Study: Black Students More Likely to Graduate if They Have One Black Teacher

These results come from a longitudinal study that tracked 100,000 black students who entered 3rd grade in North Carolina public schools between 2001 and 2005 all the way up through 12th grade. 

Researchers later replicated their findings in Tennessee, by looking at black students who entered kindergarten in the late 1980s through a class-size-reduction program. Those students who had at least one black teacher in kindergarten through 3rd grades were 15 percent less likely to drop out, and 10 percent more likely to take a college entrance exam.

The paper was published by the Institute of Labor Economics in March. Co-author Nicholas Papageorge, an assistant economics professor at JHU’s Krieger School of Arts and Sciences, told Education Week Teacher that while he wasn’t sure why there was a link between teachers’ race and positive outcomes for black students, he had some ideas.

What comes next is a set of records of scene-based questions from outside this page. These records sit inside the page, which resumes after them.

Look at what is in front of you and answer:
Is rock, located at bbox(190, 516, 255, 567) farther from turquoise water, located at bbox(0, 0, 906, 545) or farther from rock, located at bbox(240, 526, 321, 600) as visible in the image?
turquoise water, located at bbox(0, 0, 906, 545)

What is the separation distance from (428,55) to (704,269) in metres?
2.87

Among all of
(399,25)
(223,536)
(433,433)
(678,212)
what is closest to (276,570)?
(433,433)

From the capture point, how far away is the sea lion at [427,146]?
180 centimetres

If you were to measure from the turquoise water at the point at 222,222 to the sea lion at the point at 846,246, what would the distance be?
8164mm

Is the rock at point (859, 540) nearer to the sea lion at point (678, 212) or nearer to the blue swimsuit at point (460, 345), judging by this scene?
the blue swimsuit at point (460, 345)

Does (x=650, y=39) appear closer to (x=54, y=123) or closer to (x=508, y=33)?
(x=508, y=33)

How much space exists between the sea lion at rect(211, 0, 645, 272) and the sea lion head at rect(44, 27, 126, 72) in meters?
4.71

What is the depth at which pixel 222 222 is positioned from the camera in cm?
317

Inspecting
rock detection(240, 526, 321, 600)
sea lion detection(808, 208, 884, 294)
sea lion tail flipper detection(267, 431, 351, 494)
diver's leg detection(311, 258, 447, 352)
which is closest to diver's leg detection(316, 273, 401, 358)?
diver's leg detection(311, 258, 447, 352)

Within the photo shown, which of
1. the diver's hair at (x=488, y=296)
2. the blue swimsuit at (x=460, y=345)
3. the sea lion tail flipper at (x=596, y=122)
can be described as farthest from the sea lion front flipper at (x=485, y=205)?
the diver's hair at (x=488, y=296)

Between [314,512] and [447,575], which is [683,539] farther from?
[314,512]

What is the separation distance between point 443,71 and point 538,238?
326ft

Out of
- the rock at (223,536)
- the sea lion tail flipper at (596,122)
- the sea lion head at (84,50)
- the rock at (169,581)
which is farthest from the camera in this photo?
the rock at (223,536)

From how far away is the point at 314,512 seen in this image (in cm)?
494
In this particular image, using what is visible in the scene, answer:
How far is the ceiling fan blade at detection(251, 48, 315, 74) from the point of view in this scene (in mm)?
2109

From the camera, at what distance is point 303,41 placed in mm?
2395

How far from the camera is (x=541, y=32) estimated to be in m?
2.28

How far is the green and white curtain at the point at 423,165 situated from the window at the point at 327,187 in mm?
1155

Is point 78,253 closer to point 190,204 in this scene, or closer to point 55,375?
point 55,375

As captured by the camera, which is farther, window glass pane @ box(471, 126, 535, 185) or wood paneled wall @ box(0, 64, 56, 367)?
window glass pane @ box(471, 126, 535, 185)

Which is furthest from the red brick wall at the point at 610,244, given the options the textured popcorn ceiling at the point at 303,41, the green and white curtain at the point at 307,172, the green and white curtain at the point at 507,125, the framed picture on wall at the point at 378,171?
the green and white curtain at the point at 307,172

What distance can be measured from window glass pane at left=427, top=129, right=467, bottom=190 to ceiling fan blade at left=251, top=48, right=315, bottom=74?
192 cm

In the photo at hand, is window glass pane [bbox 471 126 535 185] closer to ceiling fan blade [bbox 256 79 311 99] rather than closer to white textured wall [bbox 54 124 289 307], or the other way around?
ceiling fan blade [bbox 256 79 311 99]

First, it could be that some of the black teachers in the study were just better teachers. Another option is that this is an example of the role-model effect.

“We think that students, especially poor black boys, might not identify with higher levels of education; they might not see people with high levels of education that look like them,” he said. “If that’s the case, they might not be making investments in their own education … because they just [don’t] identify with being an educated professional.” 

Another possibility is that black teachers, Papageorge said, tend to have higher expectations of future educational attainment for black students than white teachers do. Those high expectations matter, he said, pointing to a study he published last year, which found that compared to black teachers, white teachers are 40 percent less likely to expect that their black students will graduate high school.

Only 7 percent of public school teachers are black. Research has found that black teachers are less likely to suspend, expel, or give detention to black students, who are disproportionately given exclusionary discipline. 

“We want to make sure that every black student has classroom time with a black teacher because of this effect,” he said.